The British leader detailed that a storage facility, military bunker and a chemical weapons research facility were targeted in the strikes carried out at 4:00 am (0100 GMT).
May said that the purpose of the strike was to ‘degrade and deter’ the Syrian regime in its use of chemical weapons. She also cited other attacks by the Assad regime against its own people in June last year where 100 people were killed and more than 500 were injured.
Theresa May termed Bashar al-Assad’s use of chemical weapons as a ‘persistent pattern of behaviour’, adding that the British government judged it highly likely that the Syrian regime has continued to use chemical weapons since [the attack last June], and this must be stopped.

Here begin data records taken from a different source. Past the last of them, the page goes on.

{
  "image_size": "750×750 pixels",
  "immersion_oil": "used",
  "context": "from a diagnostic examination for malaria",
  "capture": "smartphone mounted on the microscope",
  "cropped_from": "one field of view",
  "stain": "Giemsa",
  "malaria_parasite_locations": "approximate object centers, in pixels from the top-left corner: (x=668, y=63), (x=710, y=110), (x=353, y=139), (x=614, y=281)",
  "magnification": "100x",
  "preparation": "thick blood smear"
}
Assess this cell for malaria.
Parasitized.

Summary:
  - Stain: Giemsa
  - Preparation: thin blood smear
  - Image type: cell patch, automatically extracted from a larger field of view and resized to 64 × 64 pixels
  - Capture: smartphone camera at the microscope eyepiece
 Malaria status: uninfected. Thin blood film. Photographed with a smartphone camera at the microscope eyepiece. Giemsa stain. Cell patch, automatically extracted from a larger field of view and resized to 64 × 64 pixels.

“I believe it should also be a message to others that the international community is not going to stand by and allow chemical weapons to be used with impunity.” she asserted.
Let it be known that the United States, Britain and France carried out a wave of strikes against Bashar al-Assad’s regime on Friday in Syrian capital, drawing the ire of Russia.
The strikes were launched in response to alleged chemical weapons attacks that President Donald Trump labelled as “crimes of a monster” and US Defence officials have said that both US ships and aircraft were used in the strikes.
The Syrian Observatory for Human Rights said a scientific research centre and military bases in Damascus were targeted, as were the Syrian army’s Republican Guard and 4th Division, elite units of the Syrian military.
Besides Trump, French President Emanual Macron said in a statement that they also could not tolerate the normalisation of the use of chemical weapons.
Alleged Chemical Attack
At least 80 civilians have been killed since April 6th after Assad regime launched fresh air raids on rebel-held areas of Eastern Ghouta, according to the Syrian Observatory for Human Rights.
The groups, including the White Helmets, the Douma Coordination Committee and the Ghouta Media Center, claimed that toxic gas inside barrel bombs dispensed by helicopters caused people to suffocate and choke.
On the other hand, Syrian state media and the regime’s ally Russia rejected such claims as fabricated.
The latest attack came a year after the rebel-held town of Khan Sheikun in northwestern Syria was hit by an air strike following which US warships in the Mediterranean fired 59 cruise missiles at a Syrian airbase.